With respect to semiconductor materials, in general, carriers (electrons or holes) included in the materials are required to have high mobilities. However, conjugated polymers have a problem in that the mobilities are lower than those of inorganic crystalline semiconductors or amorphous silicon. Consequently, semiconductor devices, e.g., Field Effect Transistors (hereafter referred to as FETs) and photovoltaic devices, including conjugated polymers have a problem in that response times and output currents are inadequate. Therefore, application areas of organic semiconductors are significantly limited now and, in general, inorganic compounds, e.g., crystalline silicon, gallium arsenide, and amorphous silicon, are used under the present circumstances.
With respect to a FET device, it is preferable that larger current flows between a source electrode and a drain electrode. The current becomes larger as the mobility becomes higher.
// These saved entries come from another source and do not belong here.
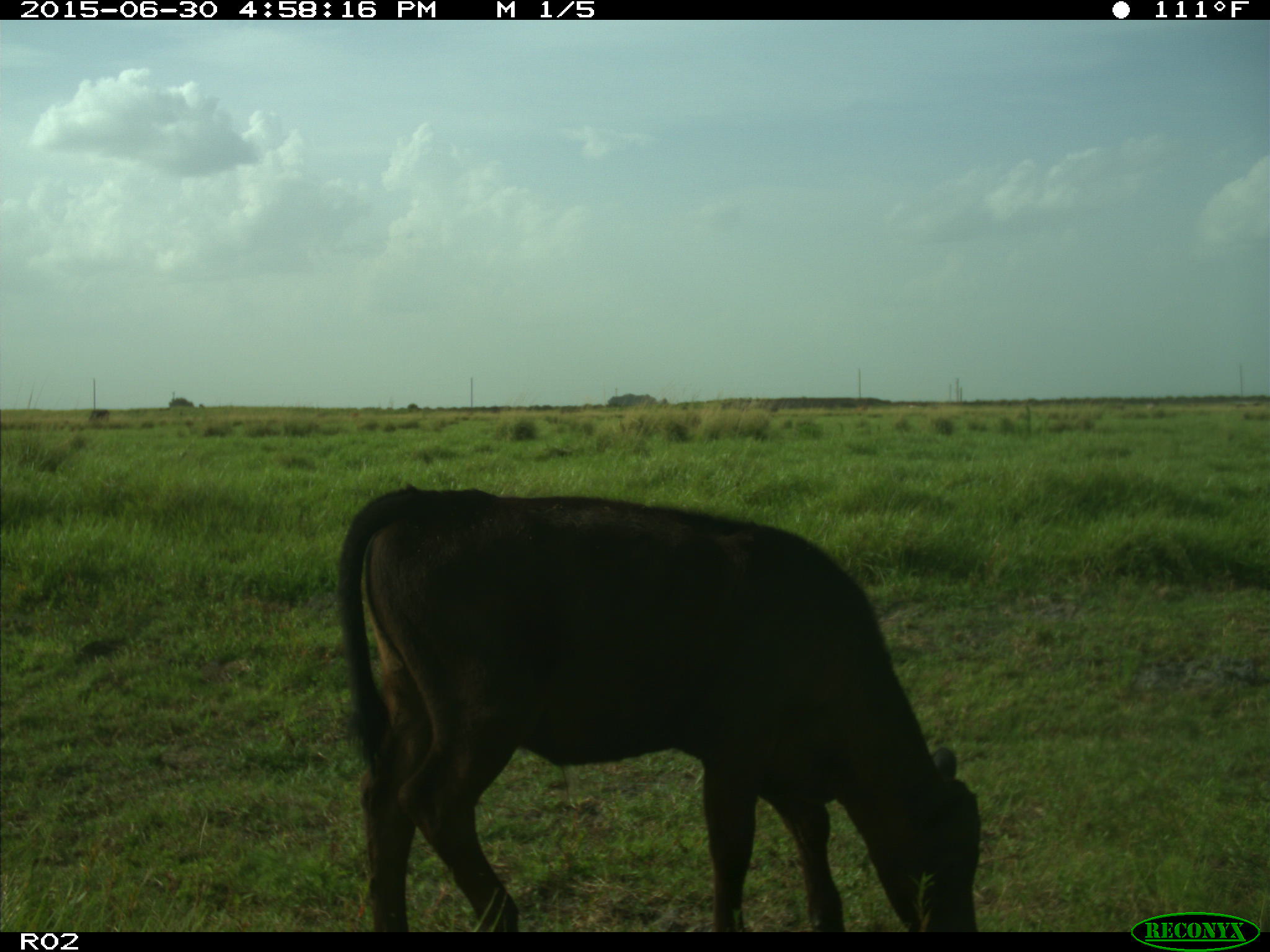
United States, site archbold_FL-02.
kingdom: Animalia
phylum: Chordata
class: Mammalia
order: Artiodactyla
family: Bovidae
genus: Bos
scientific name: Bos taurus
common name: domestic cow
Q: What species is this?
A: Bos taurus (domestic cow).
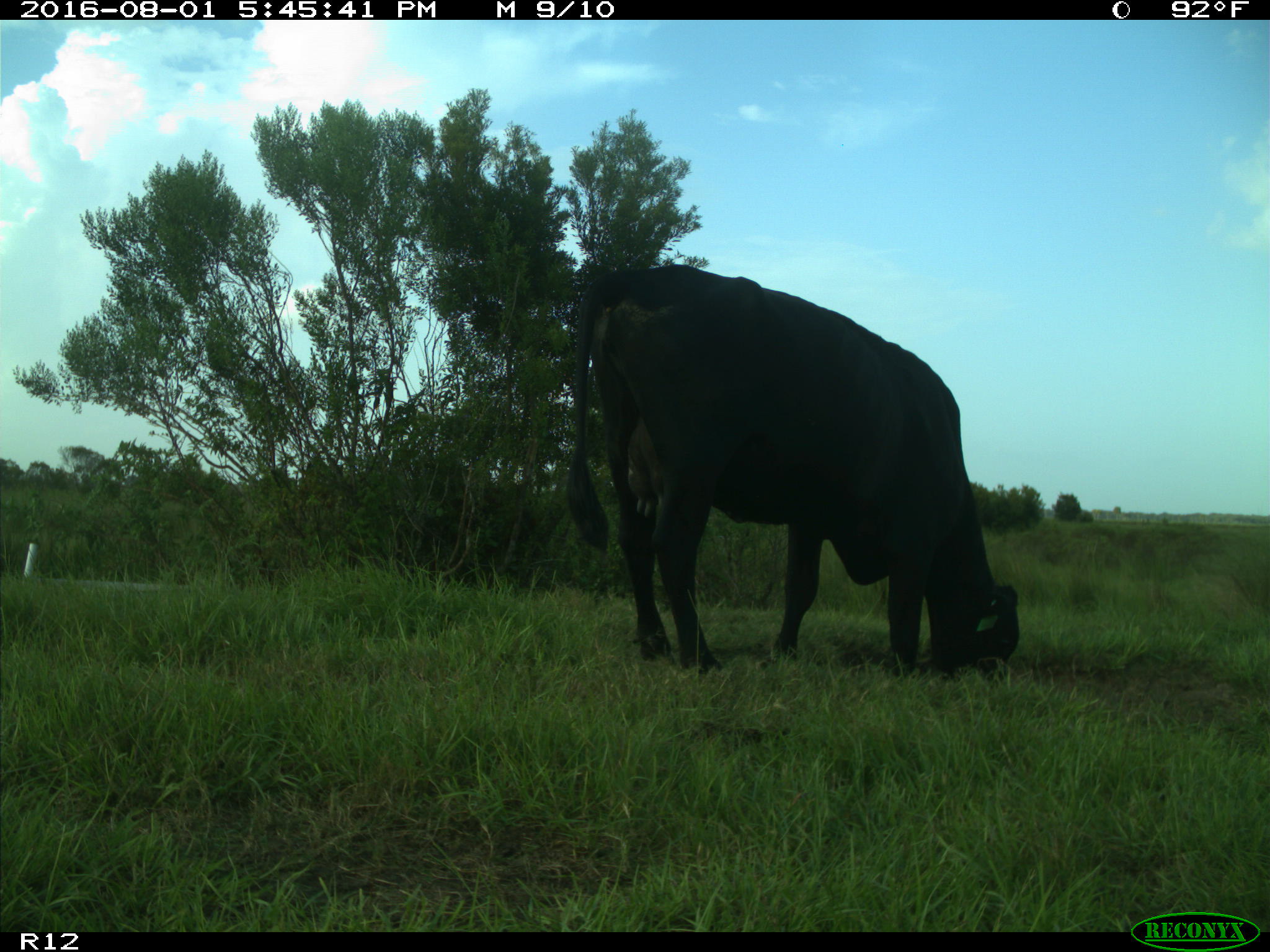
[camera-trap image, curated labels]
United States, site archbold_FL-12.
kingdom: Animalia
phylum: Chordata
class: Mammalia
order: Artiodactyla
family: Bovidae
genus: Bos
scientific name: Bos taurus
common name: domestic cow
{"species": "Bos taurus (domestic cow)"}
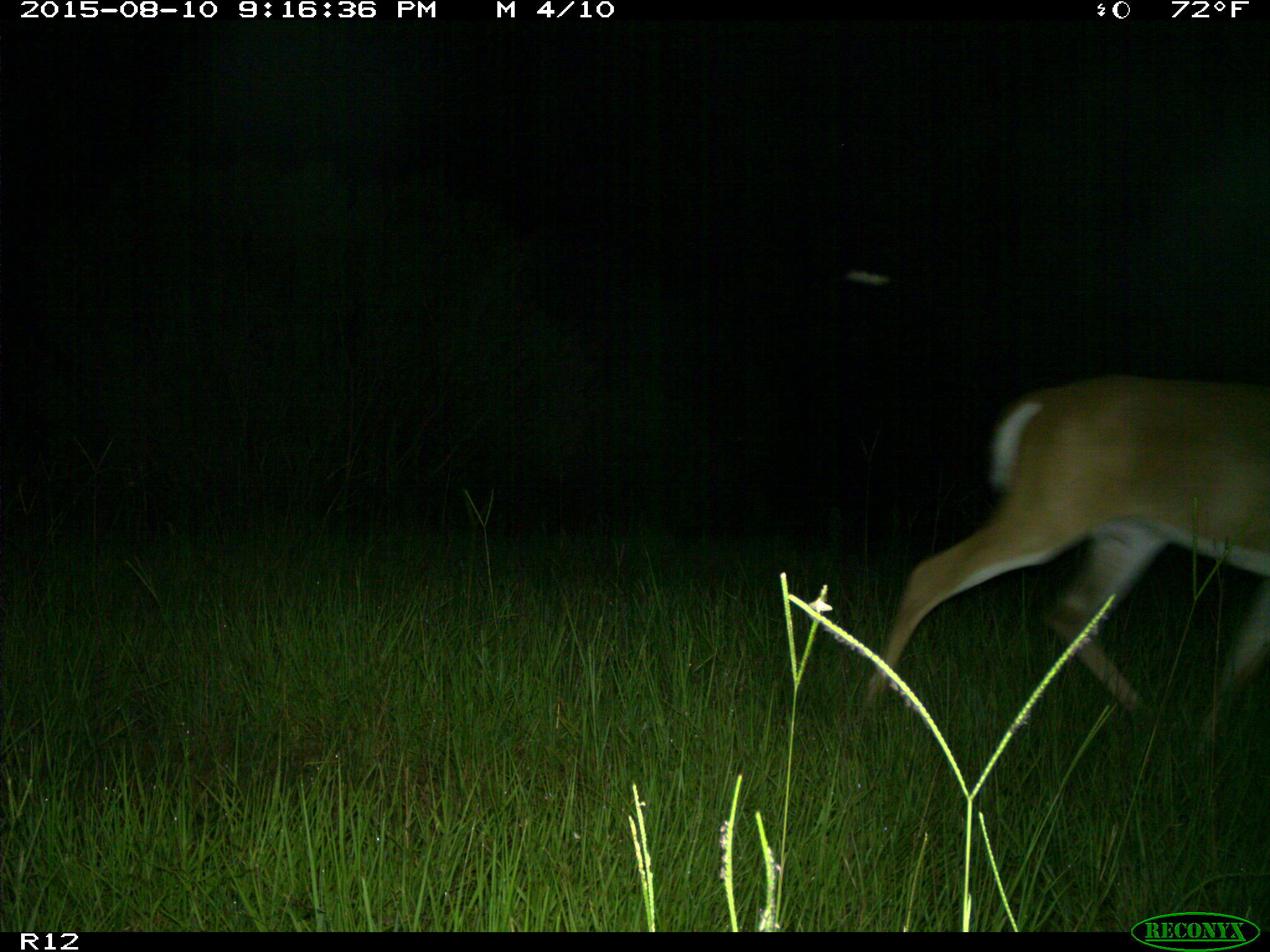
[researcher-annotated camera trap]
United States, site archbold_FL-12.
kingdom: Animalia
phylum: Chordata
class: Mammalia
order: Artiodactyla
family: Cervidae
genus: Odocoileus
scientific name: Odocoileus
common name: deer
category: unidentified deer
Unidentified deer (deer) (Odocoileus).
For example, the current Is in the region at which a current flowing between a source electrode and a drain electrode becomes saturated relative to a gate voltage (hereafter referred to as a saturation current) is represented by the following equation.Is=(μCW/2D)(Vg−Vth)2  (1)
Here, μ represents a mobility, C represents a capacitance of an insulating material on the gate electrode, D and W represent a distance between the source electrode and the drain electrode and an electrode width, respectively. Vg represents a gate voltage, and Vth represents a gate voltage at which a saturation current begins to flow. As is clear from the equation (1), the saturation current of the FET increases as the mobility μ of the semiconductor material becomes higher.
The maximum operating frequency fm of the FET is roughly represented by the following equation, and driving can be carried out at a higher frequency as the mobility becomes higher.fm=μV/2πD2  (2)
Here, μ represents a mobility, V represents a voltage between the source electrode and the drain electrode, and D represents a distance between the source electrode and the drain electrode.
On the other hand, with respect to the organic photovoltaic device including a conjugated polymer, the largest problem is that the photoelectric conversion efficiency is lower than those of known inorganic semiconductors and, therefore, commercialization is not yet realized. The primary reasons for this are the facts that traps which capture carriers tend to be formed in organic semiconductors and, thereby, formed carriers tend to be captured by traps and the mobilities of the carriers are decreased, and that a bound state referred to as an exciton is formed, in which an electron and a hole formed by incident light are not readily separated from each other.
It is an object of the present invention to provide a method for increasing the mobilities of carriers in an organic semiconductor material constituting a semiconductor device, e.g., a transistors and a photovoltaic device, an organic semiconductor material prepared by the method, and an organic semiconductor device prepared by the use of the material.